- _OBJECTIVE_: Format the lines from the one containing "Of the candidates in" through the one containing "Answer: the stuffed", both included, as a JSON list of strings with one string per line and blank lines omitted. Leave the pictures out of the list.

Spatial items based on pictures
* Begin *

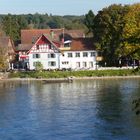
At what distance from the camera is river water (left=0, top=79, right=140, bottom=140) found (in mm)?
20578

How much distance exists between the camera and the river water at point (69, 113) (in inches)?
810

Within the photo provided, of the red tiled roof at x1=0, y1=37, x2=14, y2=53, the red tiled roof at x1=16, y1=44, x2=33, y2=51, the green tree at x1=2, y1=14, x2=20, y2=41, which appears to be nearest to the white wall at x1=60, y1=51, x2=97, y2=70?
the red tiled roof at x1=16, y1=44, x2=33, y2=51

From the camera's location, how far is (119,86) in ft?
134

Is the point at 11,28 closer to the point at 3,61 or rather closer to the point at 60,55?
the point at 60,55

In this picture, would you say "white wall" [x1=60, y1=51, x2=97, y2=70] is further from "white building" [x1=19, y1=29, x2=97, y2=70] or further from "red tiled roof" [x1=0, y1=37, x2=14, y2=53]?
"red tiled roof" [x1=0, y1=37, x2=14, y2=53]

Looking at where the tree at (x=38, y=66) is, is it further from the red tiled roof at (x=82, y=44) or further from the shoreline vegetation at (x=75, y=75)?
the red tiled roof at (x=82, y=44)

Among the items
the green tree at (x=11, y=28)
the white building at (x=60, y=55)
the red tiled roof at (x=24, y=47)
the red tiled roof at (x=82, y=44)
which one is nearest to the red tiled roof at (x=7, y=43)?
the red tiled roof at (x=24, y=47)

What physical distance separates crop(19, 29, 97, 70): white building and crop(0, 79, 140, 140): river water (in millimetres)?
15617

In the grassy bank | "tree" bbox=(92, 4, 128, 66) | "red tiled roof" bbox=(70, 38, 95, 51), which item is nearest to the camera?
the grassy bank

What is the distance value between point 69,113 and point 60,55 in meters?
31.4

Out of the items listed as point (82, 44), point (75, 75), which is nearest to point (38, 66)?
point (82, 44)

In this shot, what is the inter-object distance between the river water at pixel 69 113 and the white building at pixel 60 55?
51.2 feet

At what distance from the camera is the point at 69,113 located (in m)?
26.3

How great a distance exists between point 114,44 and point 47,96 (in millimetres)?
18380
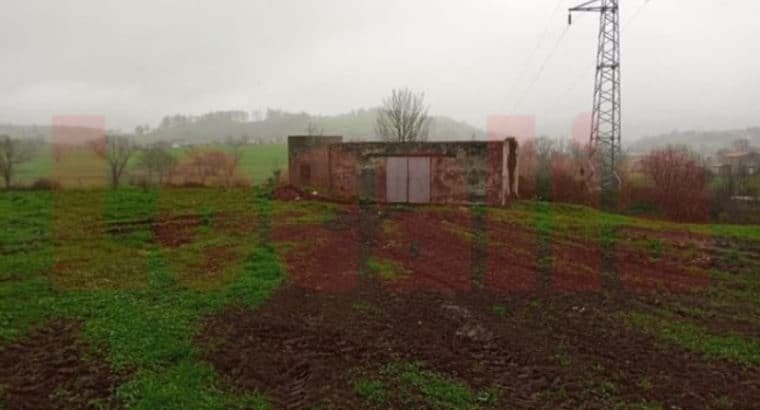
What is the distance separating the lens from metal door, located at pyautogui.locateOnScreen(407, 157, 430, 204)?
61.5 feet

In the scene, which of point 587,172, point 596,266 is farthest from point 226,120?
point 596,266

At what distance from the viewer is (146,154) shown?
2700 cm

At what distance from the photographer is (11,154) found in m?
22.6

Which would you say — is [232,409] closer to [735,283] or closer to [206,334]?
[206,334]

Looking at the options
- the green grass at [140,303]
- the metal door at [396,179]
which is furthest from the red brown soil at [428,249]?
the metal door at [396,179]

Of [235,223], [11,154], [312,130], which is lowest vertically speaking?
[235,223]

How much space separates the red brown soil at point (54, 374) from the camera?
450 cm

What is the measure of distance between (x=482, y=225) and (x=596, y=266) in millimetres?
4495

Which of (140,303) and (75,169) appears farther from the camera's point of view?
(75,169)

* End *
* Begin *

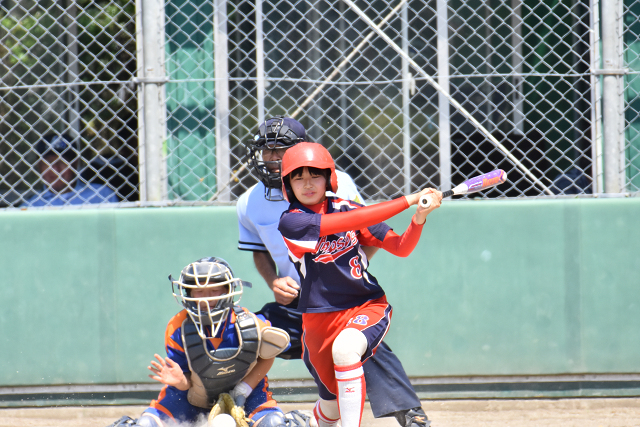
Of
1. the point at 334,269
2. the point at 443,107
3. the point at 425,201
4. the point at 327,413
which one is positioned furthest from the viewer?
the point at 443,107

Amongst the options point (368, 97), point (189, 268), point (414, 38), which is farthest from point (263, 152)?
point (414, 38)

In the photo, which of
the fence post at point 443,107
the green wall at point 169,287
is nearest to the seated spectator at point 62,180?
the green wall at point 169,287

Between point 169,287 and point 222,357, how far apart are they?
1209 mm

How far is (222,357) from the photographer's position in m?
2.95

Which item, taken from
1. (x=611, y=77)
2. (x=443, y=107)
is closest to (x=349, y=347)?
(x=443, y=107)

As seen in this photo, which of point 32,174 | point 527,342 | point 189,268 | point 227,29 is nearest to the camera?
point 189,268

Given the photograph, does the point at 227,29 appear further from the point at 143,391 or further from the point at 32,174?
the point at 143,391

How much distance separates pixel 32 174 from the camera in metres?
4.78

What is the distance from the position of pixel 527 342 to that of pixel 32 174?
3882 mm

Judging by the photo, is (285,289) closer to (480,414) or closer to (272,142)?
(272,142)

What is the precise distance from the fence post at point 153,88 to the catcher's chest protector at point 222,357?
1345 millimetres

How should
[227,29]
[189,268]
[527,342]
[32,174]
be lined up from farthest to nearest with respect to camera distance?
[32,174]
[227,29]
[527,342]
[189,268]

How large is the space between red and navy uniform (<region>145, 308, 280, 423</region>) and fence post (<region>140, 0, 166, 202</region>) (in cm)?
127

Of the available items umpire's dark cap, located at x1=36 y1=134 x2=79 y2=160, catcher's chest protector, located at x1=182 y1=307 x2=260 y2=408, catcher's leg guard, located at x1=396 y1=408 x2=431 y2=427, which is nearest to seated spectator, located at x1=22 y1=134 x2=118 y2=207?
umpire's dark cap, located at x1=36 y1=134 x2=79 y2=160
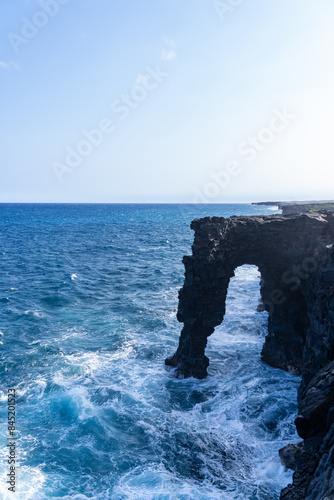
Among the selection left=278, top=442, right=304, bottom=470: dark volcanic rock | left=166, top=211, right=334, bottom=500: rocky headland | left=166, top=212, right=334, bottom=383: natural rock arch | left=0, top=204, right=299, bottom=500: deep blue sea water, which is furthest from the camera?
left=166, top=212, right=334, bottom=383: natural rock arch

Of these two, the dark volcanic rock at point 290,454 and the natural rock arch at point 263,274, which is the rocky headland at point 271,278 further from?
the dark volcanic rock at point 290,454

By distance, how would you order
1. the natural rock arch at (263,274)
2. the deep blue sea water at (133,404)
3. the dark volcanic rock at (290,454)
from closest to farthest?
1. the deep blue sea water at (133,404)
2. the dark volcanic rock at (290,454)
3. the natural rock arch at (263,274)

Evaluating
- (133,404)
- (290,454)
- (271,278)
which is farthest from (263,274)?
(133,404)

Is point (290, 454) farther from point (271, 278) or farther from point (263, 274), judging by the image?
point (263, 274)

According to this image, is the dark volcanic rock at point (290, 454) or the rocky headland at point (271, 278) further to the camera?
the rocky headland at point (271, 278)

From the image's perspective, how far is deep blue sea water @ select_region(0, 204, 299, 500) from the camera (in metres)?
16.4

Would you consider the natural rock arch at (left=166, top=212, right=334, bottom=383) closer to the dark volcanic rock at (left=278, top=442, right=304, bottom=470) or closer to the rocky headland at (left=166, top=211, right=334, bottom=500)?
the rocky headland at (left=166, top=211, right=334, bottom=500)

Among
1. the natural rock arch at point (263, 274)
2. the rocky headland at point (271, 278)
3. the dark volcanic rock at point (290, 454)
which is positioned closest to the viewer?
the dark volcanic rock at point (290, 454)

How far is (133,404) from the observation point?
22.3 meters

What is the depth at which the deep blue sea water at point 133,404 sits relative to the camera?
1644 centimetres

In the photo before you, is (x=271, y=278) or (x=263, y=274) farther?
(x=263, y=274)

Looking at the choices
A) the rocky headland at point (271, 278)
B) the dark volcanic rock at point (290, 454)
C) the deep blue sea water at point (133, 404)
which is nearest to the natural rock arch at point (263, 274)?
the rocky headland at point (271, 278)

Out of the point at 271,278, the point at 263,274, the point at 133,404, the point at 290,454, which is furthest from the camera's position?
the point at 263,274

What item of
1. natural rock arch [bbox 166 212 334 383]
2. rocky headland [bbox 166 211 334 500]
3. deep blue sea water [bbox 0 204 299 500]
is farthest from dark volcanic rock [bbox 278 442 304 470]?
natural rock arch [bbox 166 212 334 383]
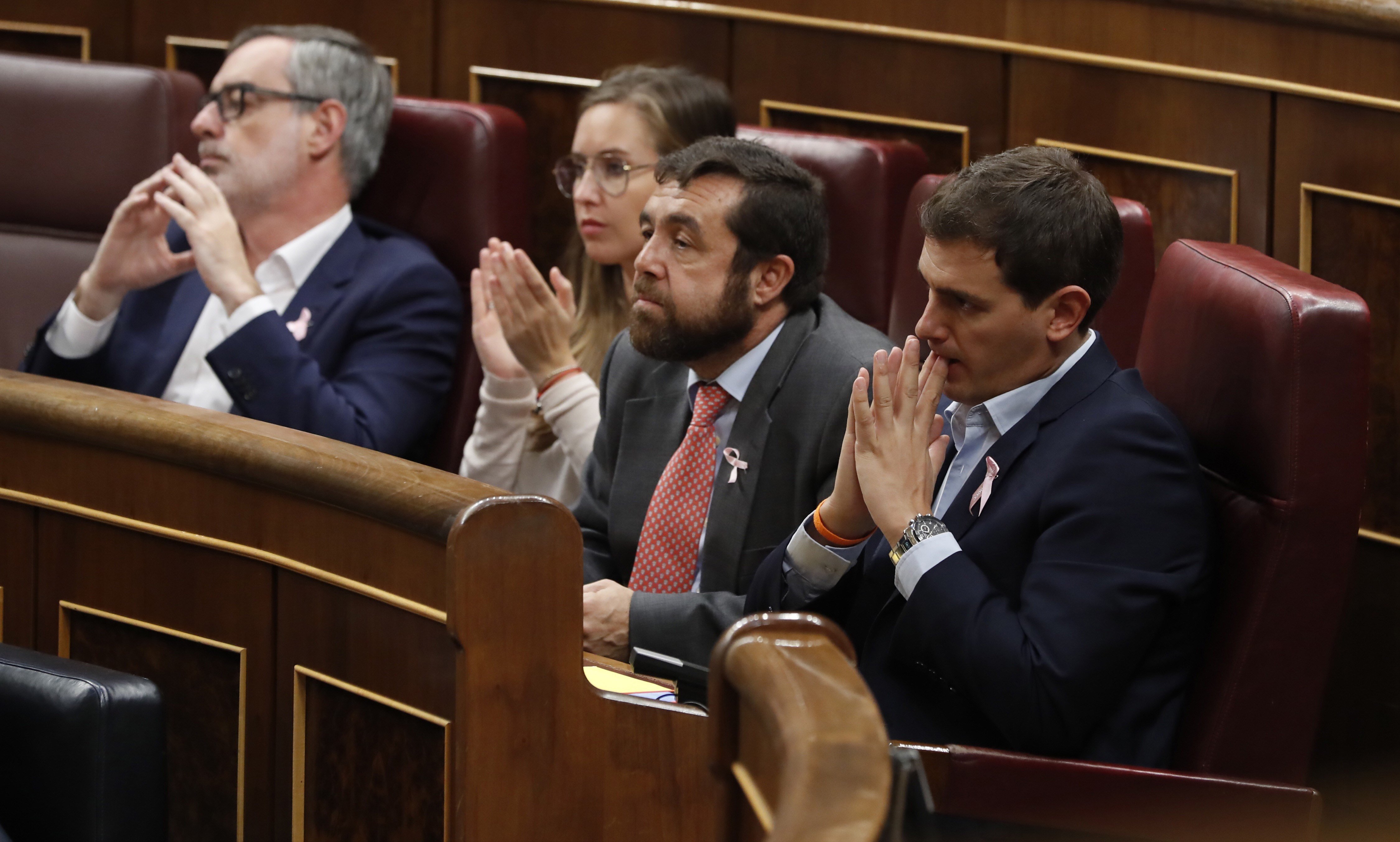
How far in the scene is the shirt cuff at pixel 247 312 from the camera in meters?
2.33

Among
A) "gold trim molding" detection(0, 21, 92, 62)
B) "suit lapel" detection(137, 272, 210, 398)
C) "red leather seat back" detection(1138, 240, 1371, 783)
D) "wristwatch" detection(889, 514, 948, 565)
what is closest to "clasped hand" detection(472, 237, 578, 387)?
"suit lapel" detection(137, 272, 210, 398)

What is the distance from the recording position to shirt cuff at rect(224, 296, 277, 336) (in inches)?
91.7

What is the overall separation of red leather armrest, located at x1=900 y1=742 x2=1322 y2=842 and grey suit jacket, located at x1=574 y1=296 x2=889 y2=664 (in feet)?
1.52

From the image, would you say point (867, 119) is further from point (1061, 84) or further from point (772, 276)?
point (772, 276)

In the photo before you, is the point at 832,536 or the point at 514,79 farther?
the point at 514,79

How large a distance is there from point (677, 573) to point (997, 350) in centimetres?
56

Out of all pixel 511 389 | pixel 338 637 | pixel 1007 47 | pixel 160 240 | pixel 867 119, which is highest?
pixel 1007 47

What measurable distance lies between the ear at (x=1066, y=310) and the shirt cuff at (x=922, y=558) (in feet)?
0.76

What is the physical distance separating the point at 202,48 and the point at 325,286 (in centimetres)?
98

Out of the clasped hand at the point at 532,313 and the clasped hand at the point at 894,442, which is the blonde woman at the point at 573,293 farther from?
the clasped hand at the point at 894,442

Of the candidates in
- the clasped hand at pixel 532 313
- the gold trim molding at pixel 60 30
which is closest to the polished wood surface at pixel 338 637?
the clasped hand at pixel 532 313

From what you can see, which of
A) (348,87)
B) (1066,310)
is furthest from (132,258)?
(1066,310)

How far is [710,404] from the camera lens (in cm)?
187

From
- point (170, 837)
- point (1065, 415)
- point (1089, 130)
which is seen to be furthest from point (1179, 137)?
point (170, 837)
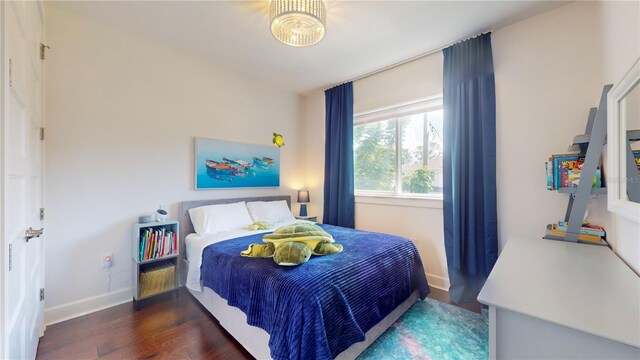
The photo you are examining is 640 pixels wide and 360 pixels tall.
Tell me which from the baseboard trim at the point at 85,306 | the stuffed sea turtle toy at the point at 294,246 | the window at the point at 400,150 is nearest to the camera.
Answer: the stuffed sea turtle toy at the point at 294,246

* End *
* Begin *

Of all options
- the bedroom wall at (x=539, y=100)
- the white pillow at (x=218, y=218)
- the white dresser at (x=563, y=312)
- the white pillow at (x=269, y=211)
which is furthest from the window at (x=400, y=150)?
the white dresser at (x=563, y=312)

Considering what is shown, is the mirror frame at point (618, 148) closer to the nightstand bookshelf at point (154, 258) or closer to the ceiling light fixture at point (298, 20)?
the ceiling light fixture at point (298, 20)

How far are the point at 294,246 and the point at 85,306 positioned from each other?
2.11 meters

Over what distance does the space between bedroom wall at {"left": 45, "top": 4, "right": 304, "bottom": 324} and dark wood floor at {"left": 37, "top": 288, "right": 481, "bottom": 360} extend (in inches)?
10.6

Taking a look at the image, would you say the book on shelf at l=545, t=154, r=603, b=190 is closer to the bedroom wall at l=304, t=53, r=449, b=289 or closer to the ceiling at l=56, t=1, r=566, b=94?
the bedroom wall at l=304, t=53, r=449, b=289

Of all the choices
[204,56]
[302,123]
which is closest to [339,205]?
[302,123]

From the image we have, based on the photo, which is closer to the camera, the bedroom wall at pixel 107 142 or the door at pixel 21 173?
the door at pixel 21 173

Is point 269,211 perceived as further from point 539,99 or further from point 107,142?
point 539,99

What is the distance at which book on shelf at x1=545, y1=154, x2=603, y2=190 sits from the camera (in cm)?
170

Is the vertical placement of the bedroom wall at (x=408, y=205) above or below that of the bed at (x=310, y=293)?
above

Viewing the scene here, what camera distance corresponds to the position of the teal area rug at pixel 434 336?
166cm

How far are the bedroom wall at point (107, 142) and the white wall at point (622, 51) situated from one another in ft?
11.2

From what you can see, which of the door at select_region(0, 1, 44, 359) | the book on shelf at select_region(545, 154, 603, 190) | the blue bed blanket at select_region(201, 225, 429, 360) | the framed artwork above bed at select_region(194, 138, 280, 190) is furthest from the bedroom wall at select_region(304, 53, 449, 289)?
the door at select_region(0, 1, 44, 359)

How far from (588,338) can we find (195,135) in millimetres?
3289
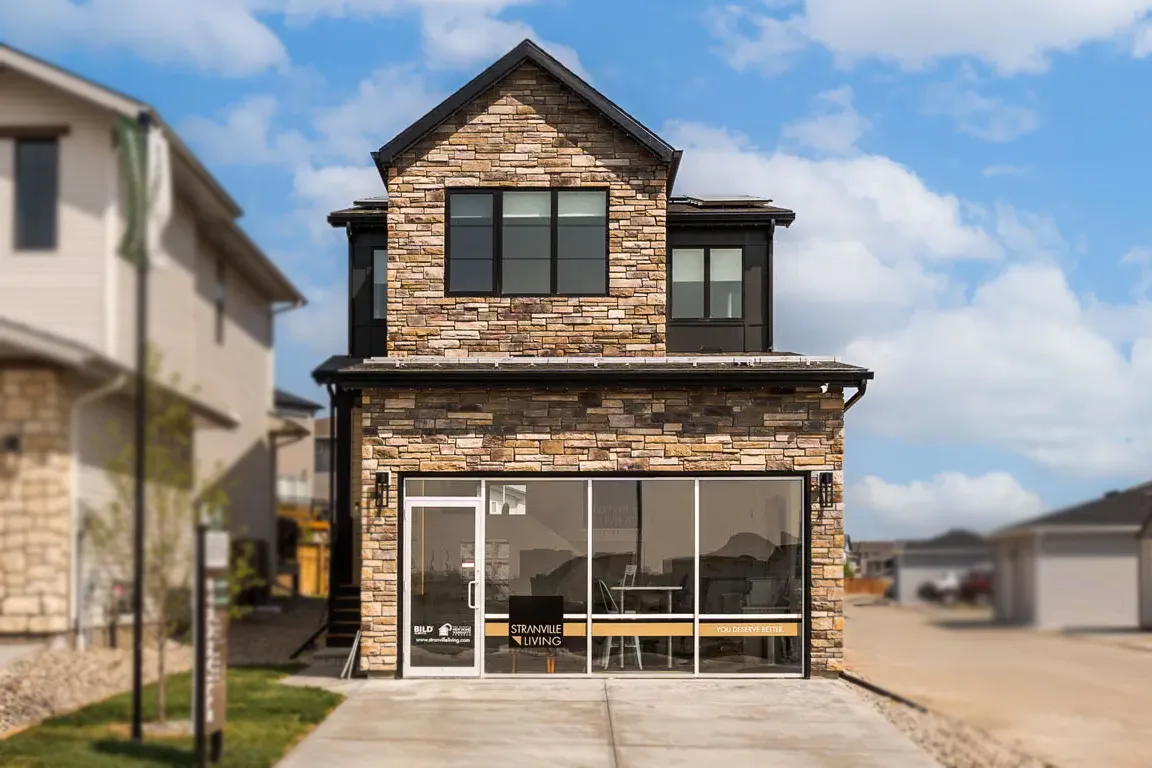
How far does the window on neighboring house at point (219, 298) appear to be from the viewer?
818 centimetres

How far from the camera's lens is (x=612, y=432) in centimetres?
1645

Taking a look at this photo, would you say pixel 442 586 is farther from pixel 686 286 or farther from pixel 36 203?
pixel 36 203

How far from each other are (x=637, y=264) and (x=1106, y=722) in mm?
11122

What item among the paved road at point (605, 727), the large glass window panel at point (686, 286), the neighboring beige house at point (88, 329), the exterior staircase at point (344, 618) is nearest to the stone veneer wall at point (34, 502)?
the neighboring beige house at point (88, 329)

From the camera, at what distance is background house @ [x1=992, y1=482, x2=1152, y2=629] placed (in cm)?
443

* End *

- _EXPECTED OUTPUT_:
[
  "Of the candidates in",
  "- the clasped hand at pixel 532 313",
  "- the gold trim molding at pixel 60 30",
  "which is closest to the polished wood surface at pixel 338 637?",
  "the clasped hand at pixel 532 313",
  "From what you can see, which of",
  "A) (348,87)",
  "B) (1066,310)",
  "is furthest from (132,258)?",
  "(1066,310)",
  "How far is [710,404] from the camera lens (in cm)?",
  "187",
  "From",
  "- point (170, 837)",
  "- point (1065, 415)",
  "- point (1089, 130)",
  "which is seen to be furthest from point (1179, 137)?",
  "point (170, 837)",
  "The photo you are examining is 640 pixels wide and 360 pixels tall.",
  "Tell me which from the baseboard trim at the point at 85,306 | the stuffed sea turtle toy at the point at 294,246 | the window at the point at 400,150 is nearest to the camera.",
  "Answer: the stuffed sea turtle toy at the point at 294,246"
]